Spatial-question records:
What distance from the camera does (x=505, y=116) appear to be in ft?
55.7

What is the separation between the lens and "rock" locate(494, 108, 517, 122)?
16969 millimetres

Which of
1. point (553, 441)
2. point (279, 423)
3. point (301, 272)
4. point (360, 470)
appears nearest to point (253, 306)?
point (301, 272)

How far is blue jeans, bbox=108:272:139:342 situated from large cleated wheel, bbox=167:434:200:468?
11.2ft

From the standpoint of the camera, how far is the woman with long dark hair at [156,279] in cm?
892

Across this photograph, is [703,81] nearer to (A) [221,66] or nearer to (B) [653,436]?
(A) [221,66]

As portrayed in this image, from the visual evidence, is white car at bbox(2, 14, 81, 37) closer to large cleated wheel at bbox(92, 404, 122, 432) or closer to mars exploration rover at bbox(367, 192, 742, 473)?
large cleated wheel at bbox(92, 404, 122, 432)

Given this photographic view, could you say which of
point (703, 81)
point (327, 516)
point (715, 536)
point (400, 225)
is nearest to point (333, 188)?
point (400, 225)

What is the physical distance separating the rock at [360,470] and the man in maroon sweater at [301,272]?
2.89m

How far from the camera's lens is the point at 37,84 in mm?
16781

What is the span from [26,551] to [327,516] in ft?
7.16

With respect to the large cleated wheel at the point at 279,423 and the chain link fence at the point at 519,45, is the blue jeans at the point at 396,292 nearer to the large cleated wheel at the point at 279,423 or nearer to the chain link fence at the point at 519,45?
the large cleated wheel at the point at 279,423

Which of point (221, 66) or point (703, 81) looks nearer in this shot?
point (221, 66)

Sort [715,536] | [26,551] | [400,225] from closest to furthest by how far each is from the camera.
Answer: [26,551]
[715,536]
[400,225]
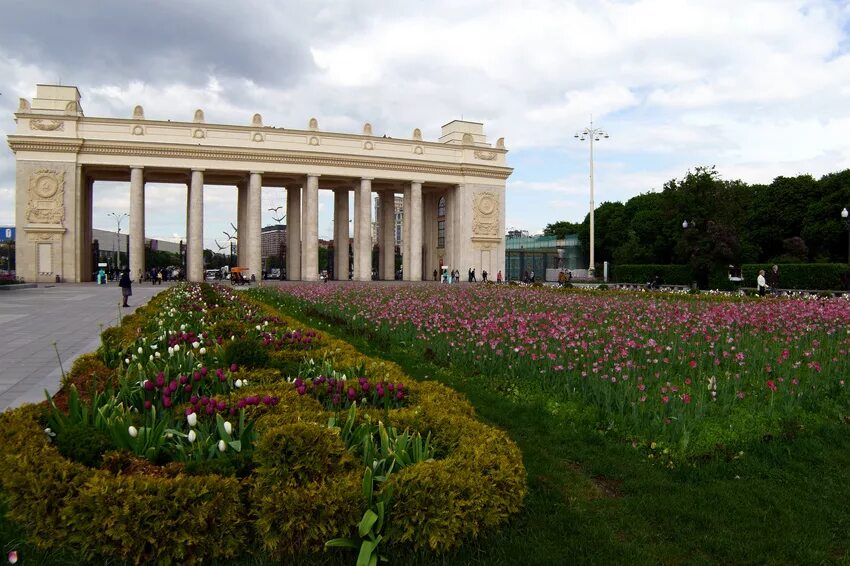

* _Direction_: Pick out and copy every line of the records above that contains the string "nearer", with case counting.

* _Final result_:
Across this photograph, is [703,81] nearer to (A) [221,66] or nearer to (B) [653,436]?
With respect to the large cleated wheel at the point at 279,423 and the chain link fence at the point at 519,45, is the blue jeans at the point at 396,292 nearer to the large cleated wheel at the point at 279,423 or nearer to the chain link fence at the point at 519,45?
Which of point (221, 66) or point (703, 81) looks nearer in this shot?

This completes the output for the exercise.